A microempreendedora foi fazendo cursos on-line e se especializando cada vez mais. “A internet é uma ferramenta muito importante, que a gente aprende tudo que a gente quer lá, se a gente quiser.” Começar um negócio próprio não é fácil, principalmente para quem começa com pouco dinheiro. “Claro que muitas vezes a gente pensa em desistir, porque ser dono do próprio negócio nem sempre é fácil. Às vezes você tem a mercadoria, mas não tem a venda e tu precisa de dinheiro pra pagar as contas. Mas tem que perseverar.”

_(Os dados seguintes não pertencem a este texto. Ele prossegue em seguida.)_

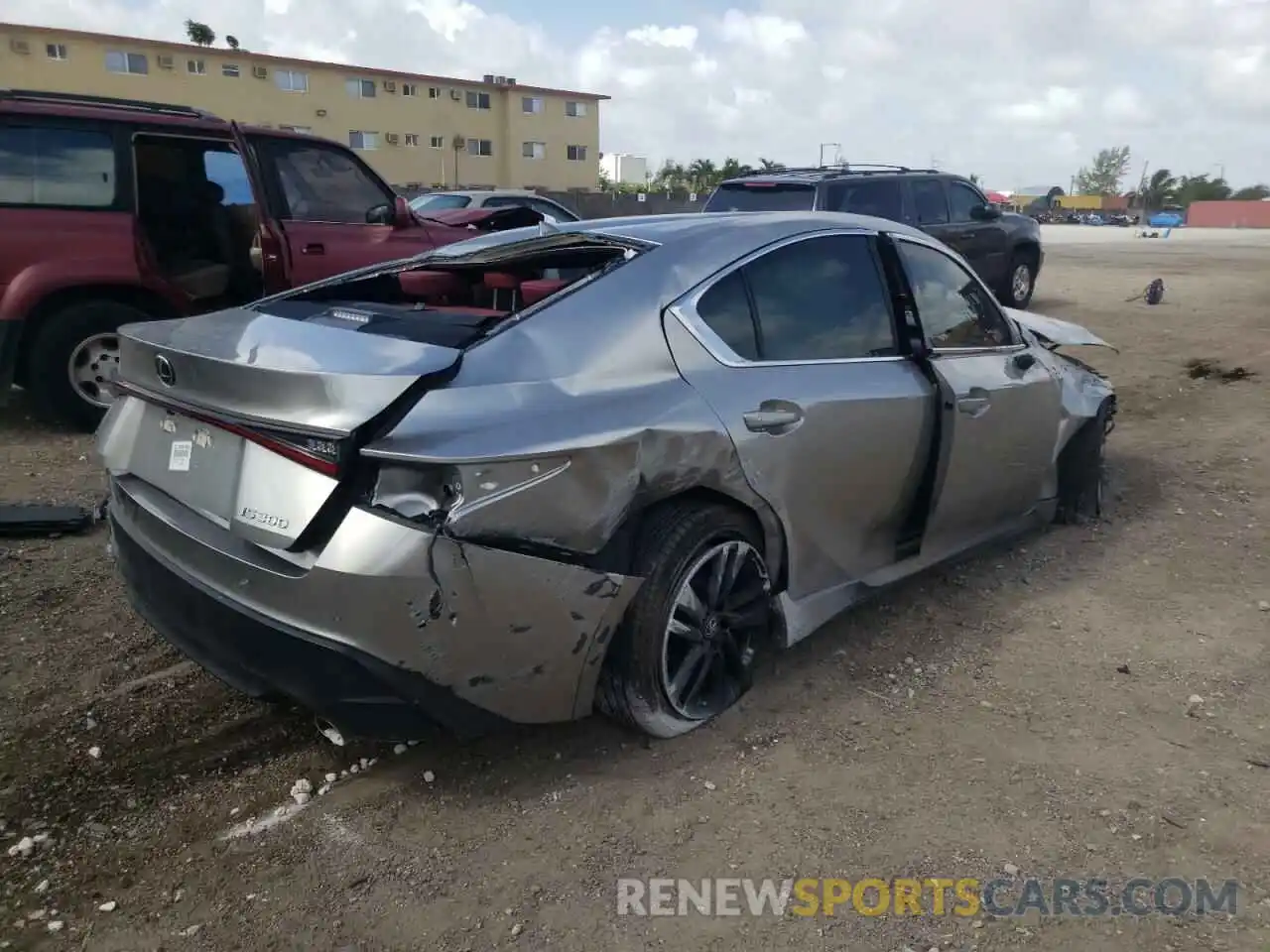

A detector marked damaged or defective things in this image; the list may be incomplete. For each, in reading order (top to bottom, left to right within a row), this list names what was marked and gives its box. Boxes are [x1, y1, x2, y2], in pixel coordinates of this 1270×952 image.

silver damaged sedan [96, 211, 1112, 741]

Apesar dos percalços, Márcia diz que está feliz. “Hoje eu consigo conciliar tudo. Tenho um ponto lá no calçadão [feira dos MEIs] que eu consigo trabalhar na quinta e no sábado e conheço muita gente assim. Sempre gostei de trabalhar com o público. Sempre falo pra quem tá insatisfeito no que faz que todo mundo tem um talento. As pessoas têm que descobrir mais os seus talentos e investir naquilo que gostam.”
Mercado de trabalho encolheu durante a pandemia
O mercado de trabalho encolheu em Francisco Beltrão durante os anos de pandemia. A remuneração média do trabalhador reduziu de R$ 2.742,30, em 2019, para R$ 2.496,46, em 2020, (-8,96%) e a quantidade de vínculos empregatícios no município caiu, no mesmo período, de 26.361 para 24.550 (-6,87%). Os dados fazem parte do Boletim Informativo de Conjuntura Econômica elaborado pela equipe da Unioeste de Francisco Beltrão, com base na RAIS (Relação Anual de Informações Sociais).

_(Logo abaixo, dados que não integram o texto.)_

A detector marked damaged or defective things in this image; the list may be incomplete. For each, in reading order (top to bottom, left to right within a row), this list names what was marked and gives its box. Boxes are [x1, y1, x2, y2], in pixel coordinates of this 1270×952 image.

Segundo o qual, a queda do rendimento pode ser explicada principalmente pela queda de pessoas empregadas no setor de serviços, que apresenta a maior remuneração média. A queda de vínculos no setor serviços foi de 21,77% aproximadamente. Analisando os dados do Caged (Sistema do Cadastro Geral de Empregados e Desempregados), observa-se que em 2021 os vínculos ativos aumentaram, inclusive do setor de serviços, que pode indicar que a remuneração média tenha crescido, mas essa informação só estará disponível nos dados da RAIS.
Nessa de se reinventar, muita gente virou MEI
Francisco Beltrão tem atualmente 5.674 pessoas inscritas como MEIs. No Paraná são mais de 865 mil. Mas para a secretária municipal de Desenvolvimento Econômico, Liliana Andrade, o aumento dos MEIs não impacta imediatamente na redução de empregados com carteira assinada. “Até porque muitos microempreendedores também trabalham com registro em carteira. Acho que o próprio ambulante, o autônomo tem procurado se formalizar, já que até um tempo atrás ninguém procurava essa forma (MEI) de regularização.”
A secretária salienta que na pandemia muita gente foi desligada do emprego e quem tinha alguma habilidade com artesanato ou alimentação conseguiu se formalizar e construir uma nova renda.
“O que fez de fato muito isso daí foi a pandemia. A gente sabe do número de desligamentos que ocorreram neste período a nível nacional e que todo mundo teve que se reinventar, e nessa de se reinventar fez subir o número de microempreendedores”
Na opinião dela, há uma desburocratização maior para se formalizar e profissionais, como da construção civil, que no passado sequer pensavam em se formalizar, hoje têm mais acesso.
“A gente sabe da dificuldade, mas que também não é de hoje, de encontrar mão de obra qualificada. As empresas tentam encontrar um profissional mais técnico, mais esse profissional é um pouco mais difícil de se achar. É preciso formar essa mão de obra.”